Viernheim

Kutschengilde Gespannfahrer zeigen ihr Können bei deutschen und hessischen Meisterschaften / Teilnehmer absolvieren drei Disziplinen

In rasendem Tempo durch den Parcours

Archivartikel

viernheim.Deutschlands beste Gespannfahrer beeindruckten die Zuschauer auf dem Gelände der Kutschengilde mit ihren Fahrkünsten. Bei den hessischen und deutschen Meisterschaften mussten die Teilnehmer jeweils die Disziplinen Dressur, Geländefahrt und Hindernisfahrt bewältigen.

Im bundesweiten Wettbewerb bei den Einspännern der Klasse S erzielten die hessischen Fahrer die besten Ergebnisse. In der Einzelwertung sicherte sich Dieter Lauterbach aus dem hessischen Kelkheim den Titel eines deutschen Meisters. Nach Platz vier in der Dressur brachten ihm der Erfolg im Gelände und Platz zwei beim abschließenden Hindernisfahren den Gesamtsieg ein.

Auf Platz zwei bei den nationalen Titelkämpfen landete Jovanca Marie Kessler vom RZV Gestüt Rosenhof, die nach der Dressur noch in Führung gelegen hatte. Ein sechster und ein zwölfter Platz in den folgenden Prüfungen bescherte ihr dann immerhin noch Rang zwei. Bronze ging an Claudia Lauterbach vom RFV Dillenburg (Hessen), die in den einzelnen Disziplinen die Plätze sechs, fünf und eins belegt hatte. Eric-Peter Schäfer aus Viernheim belegte Platz 19 von 26 Startern. In der Besetzung Claudia Lauterbach, Jessica Wächter und Dieter Lauterbach ging der Länderpokal ebenfalls nach Hessen.

Bei den hessischen Meisterschaften der Zweispänner Pferde Klasse S holte sich Elena Scheipers vom RFV Rosenthal-Willershausen mit 135,53 Punkten die Goldmedaille, gefolgt von Maximilian Reith vom PSV Neu-Isenburg (159,24) und Louis Ferdinand Kessler vom RFV Dillenburg (164,27). Bei den Zweispänner-Ponys wurde Sven Böcking (RFV Driedorf) hessischer Meister vor Thomas Köppen (RFV Offenthal) und Leon Zacharias Reinhardt (Großaltenstädten). Christian Hechler von der gastgebenden Kutschengilde musste sich mit dem undankbaren vierten Platz zufriedengeben.

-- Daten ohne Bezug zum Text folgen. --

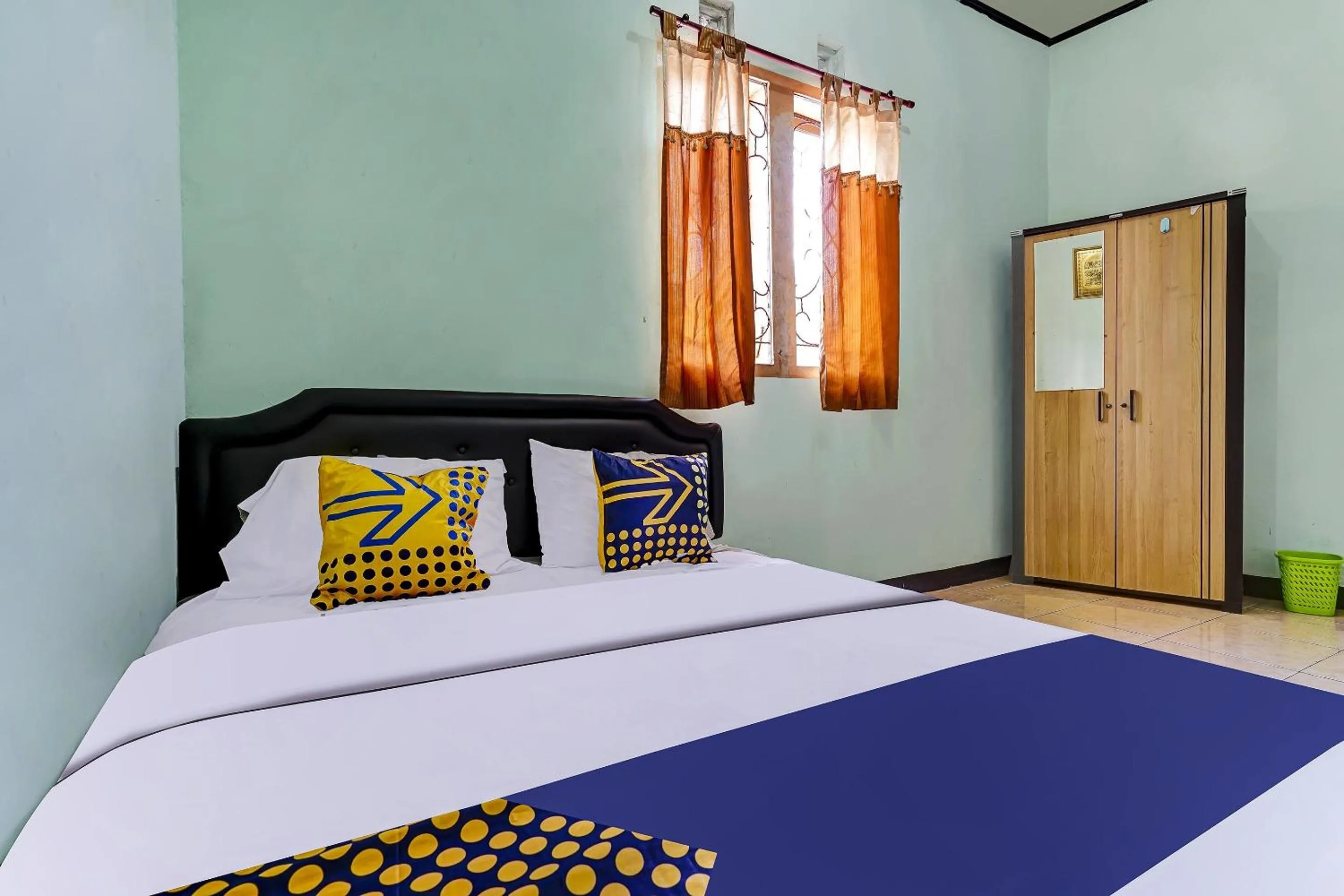 Bedroom in SPOT ON 91159 Kost Putrana Syariah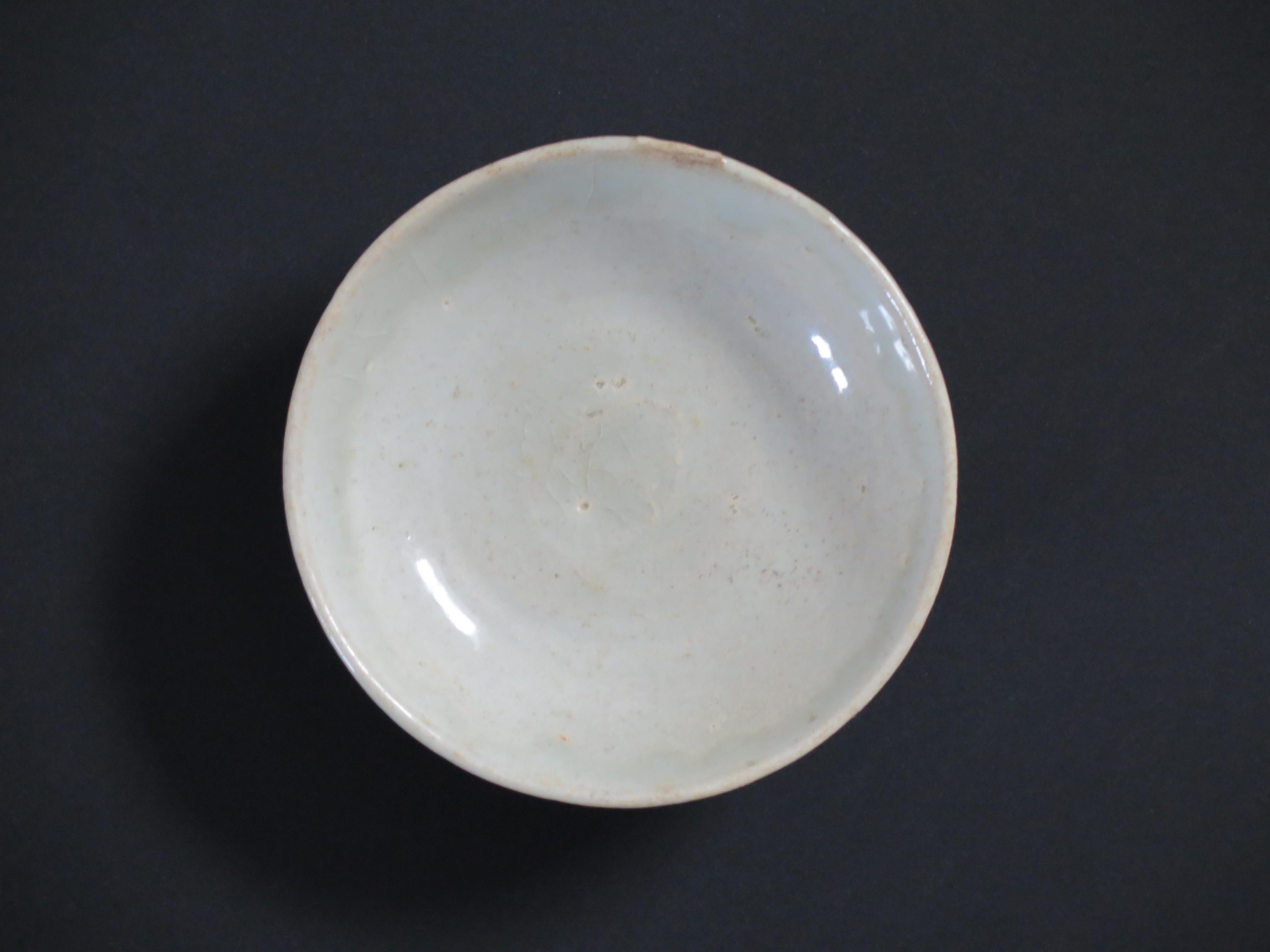 Chinese Porcelain Bowl or Dish Longquan light Celadon, Yuan Dynasty circa 1300 For Sale 4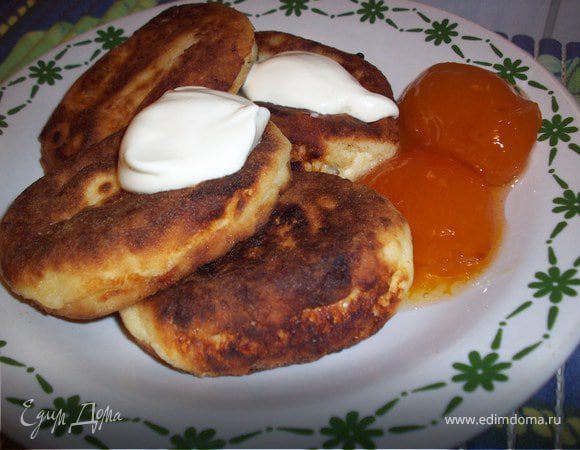 Сырники классические с персиковым вареньем Сырники классические с персиковым вареньем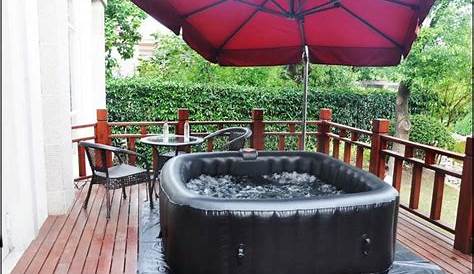 Our cedar hot tubs feature a vinyl liner. We have been using liners in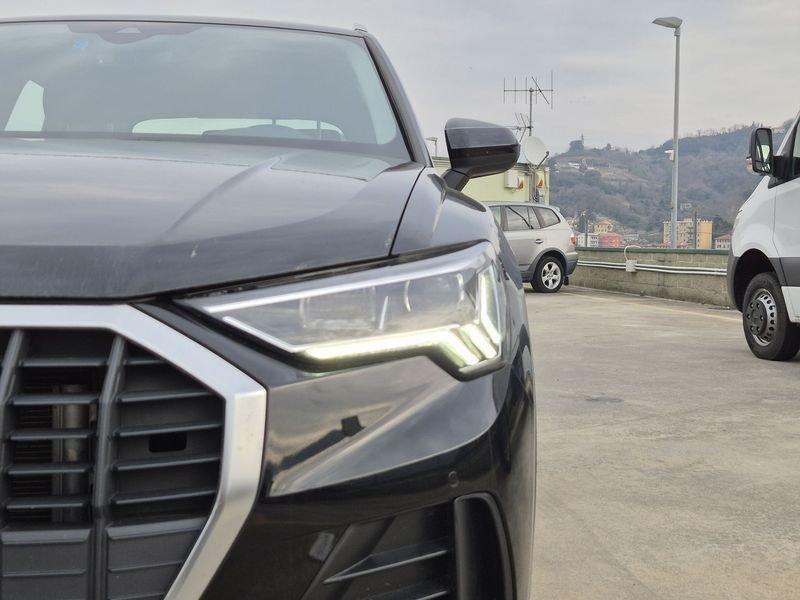 Audi Q3 45 1.4 tfsi e Business s-tronic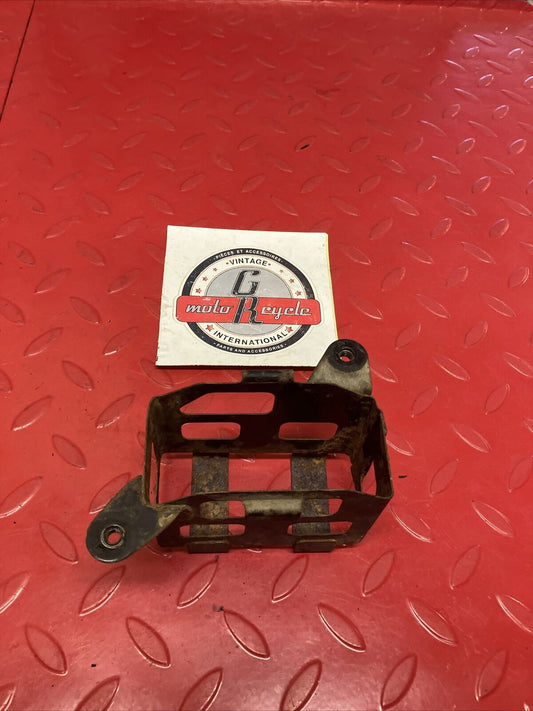 Suzuki RV90 1975 battery tray holder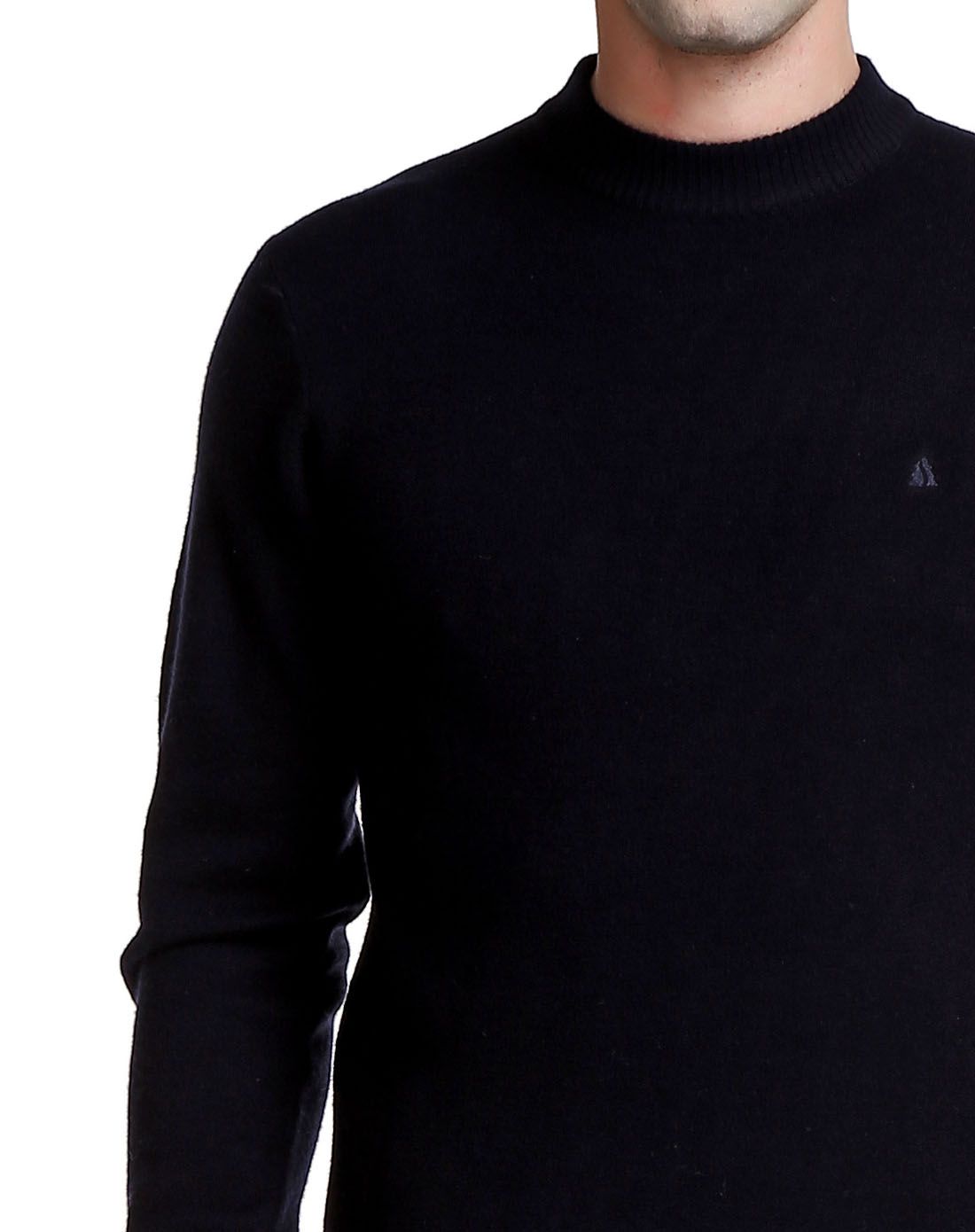 藏黑色绅士纯色圆领羊毛衫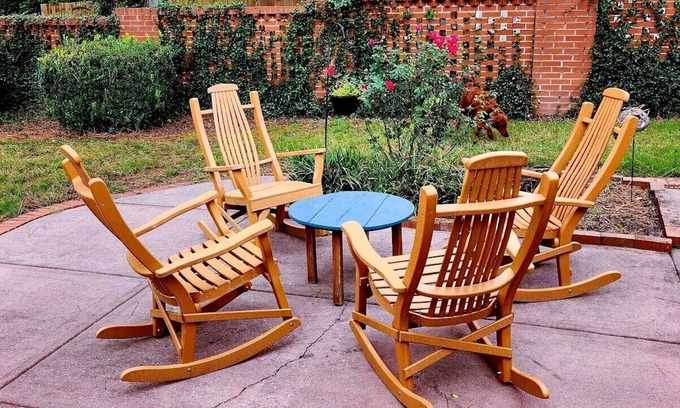 Macon House | Family and Pet Friendly Home-Away-From-Home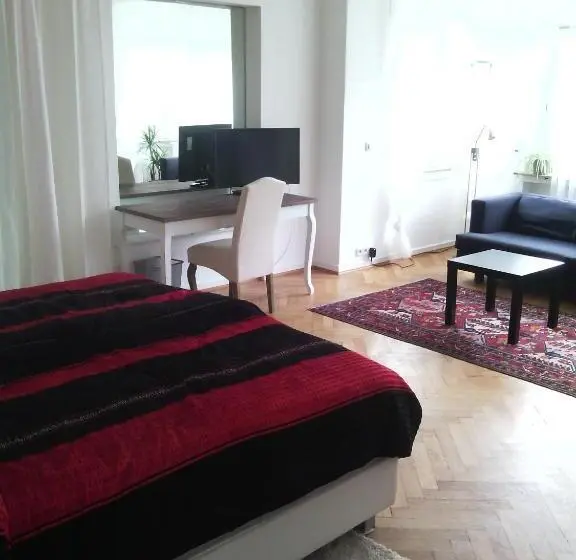 Standardzimmer, Pension Timeout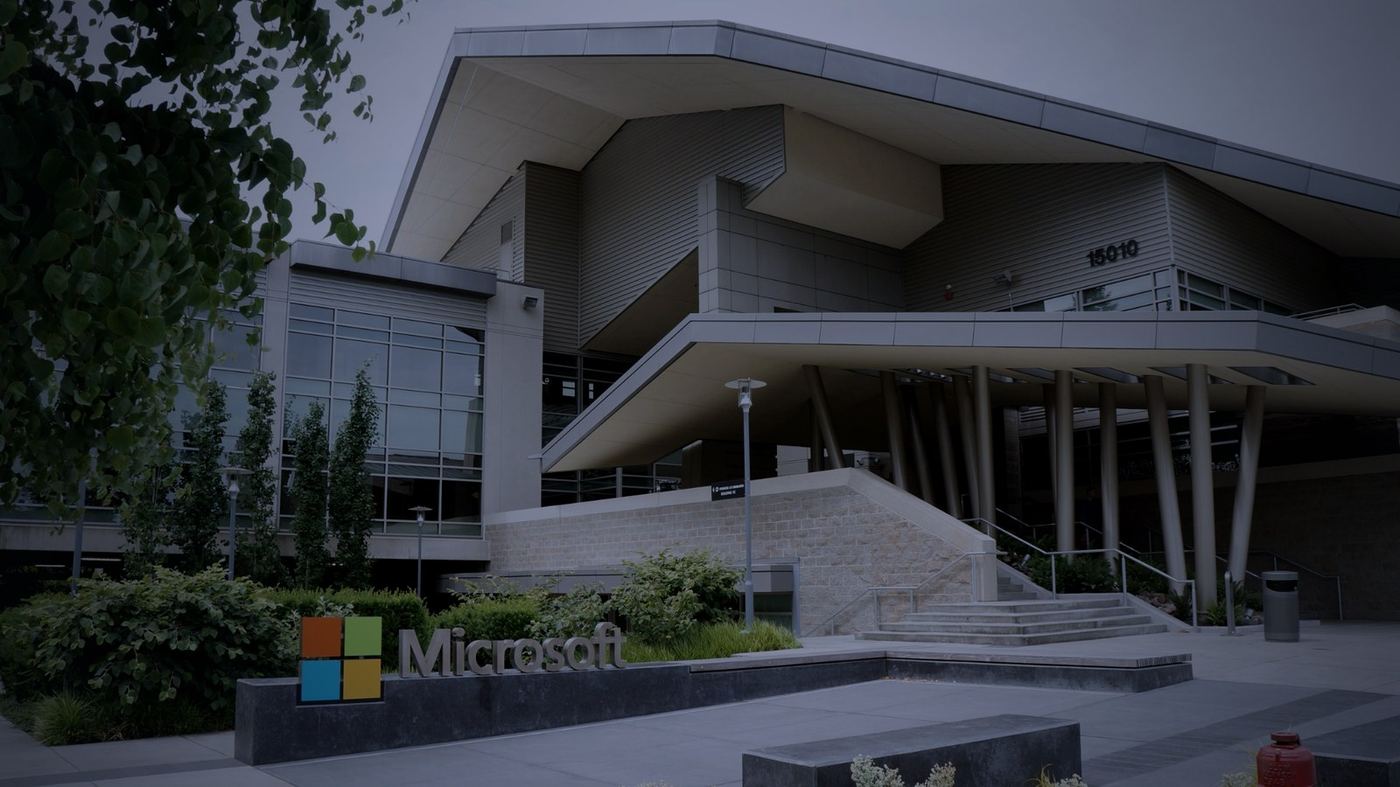 Fachada del edificio 92 del campus de Microsoft en Redmond, con el logo de la empresa en primer plano
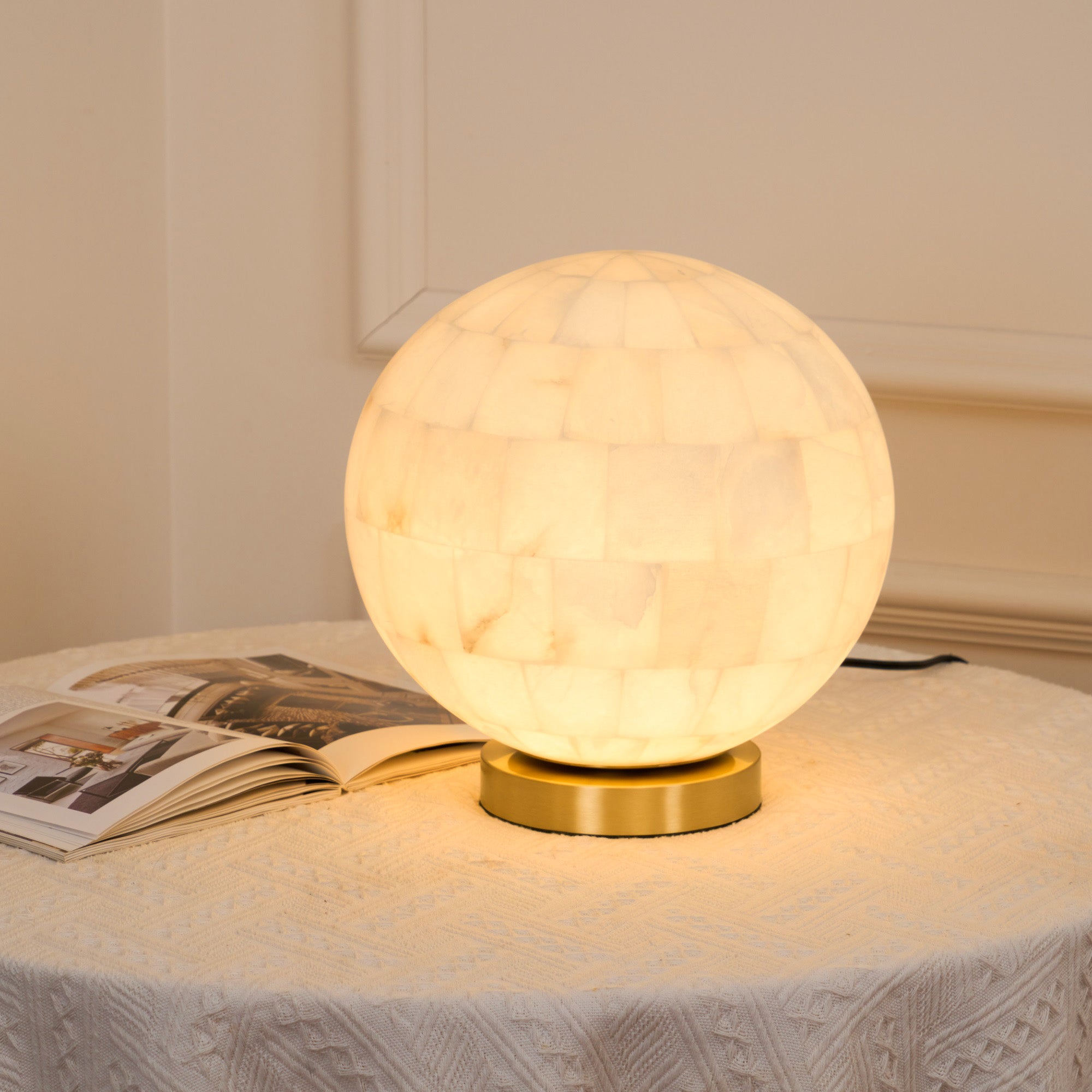 Lampe de table boule en albâtre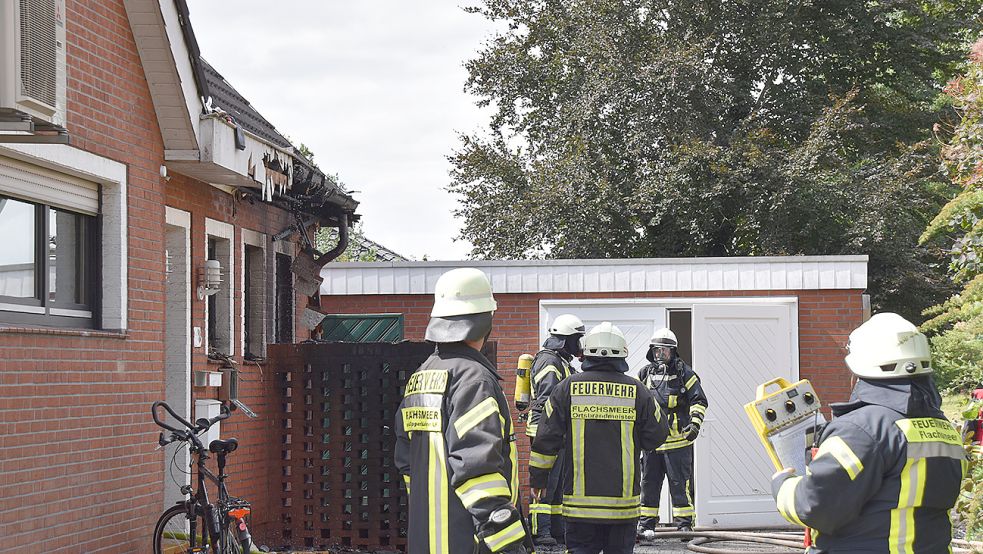 Unter Atemschutz löschten die Einsatzkräfte das Feuer in Flachsmeer. Foto: Wehry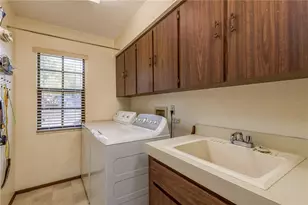 1462 Lakeview Dr, Tarpon Springs, FL 34689 - Photo 26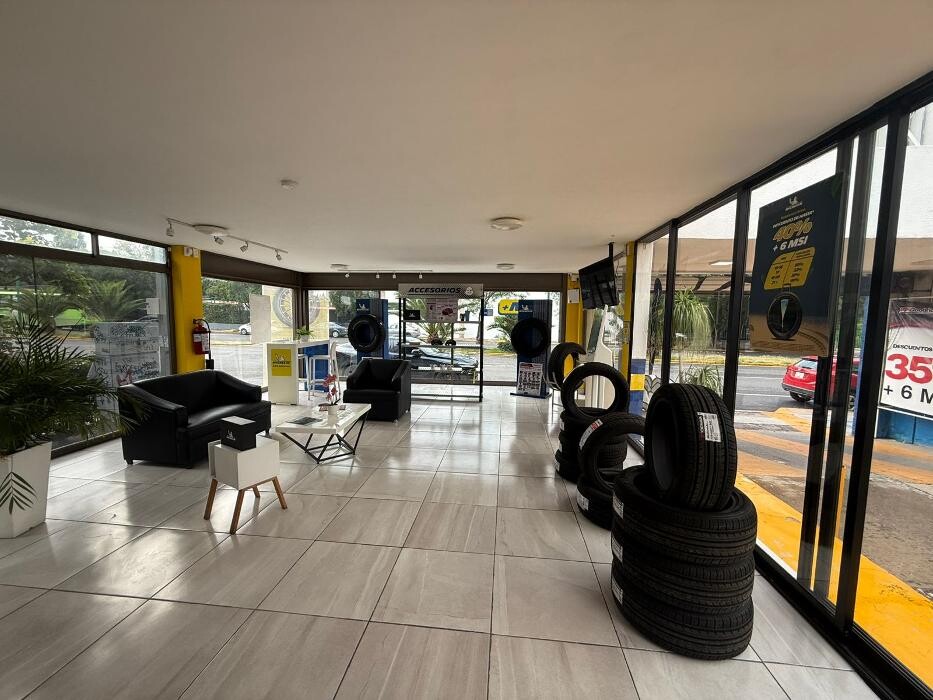 Images Michelin Car Service Eurollantas Suc. Carranza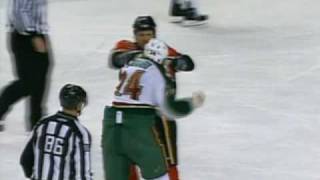 Derek Boogaard vs Brian McGrattan Dec 11 2009 [upl. by Riggs]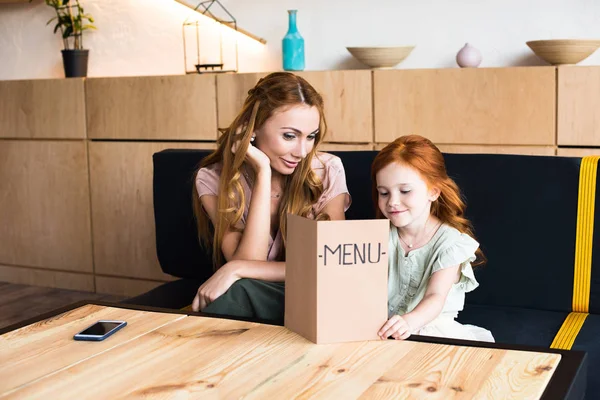 Menú de lectura madre e hija en la cafetería —  Fotos de Stock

Verein zieht positive Bilanz

„Es ist alles hervorragend gelaufen, sowohl was den sportlichen Teil angeht, aber auch die Veranstaltung insgesamt. Das Wetter war perfekt und hat auch viele Viernheimer auf unser Gelände gelockt“, zeigte sich Armin Brandt, Vorsitzender der Kutschengilde, trotz anstrengender Turniertage mit dem Ablauf der Veranstaltung hochzufrieden. Er dankte den engagierten Helfern und Landwirten, die wieder ihre Ackerflächen für das riesige Fahrerlager zur Verfügung gestellt hatten. „Ohne diese Unterstützung könnten wir so große Veranstaltungen nicht durchführen“, würdigte Brandt die „gute Nachbarschaft“.

Bei den vielfältigen Wettbewerben kamen selbst Zuschauer auf ihre Kosten, die mit dem Gespannfahren sonst eher wenig zu tun haben. Bei der Dressur war die Harmonie zwischen Mensch und Tier gefragt. Gepaart mit einem passenden Erscheinungsbild wurde der Betrachter in Zeiten zurückversetzt, als es noch keine Autos gab. Geschicklichkeit und Tempo waren im Gelände gefordert. Auf der 6,5 Kilometer langen Strecke über umliegende Äcker und durch den Viernheimer Wald mussten die Teilnehmer mehrere Prüfungen bewältigen. Besonders spektakulär war der Parcours auf dem Vereinsgelände, wo die Gespanne die Hindernisse in rasendem Tempo umkurvten.

Großes fahrerisches Können war auch beim abschließenden Hindernisfahren gefragt. Die Kutschen mussten dabei durch Tore gelenkt werden, die nur zehn bis 15 Zentimeter breiter waren als das Gefährt selbst.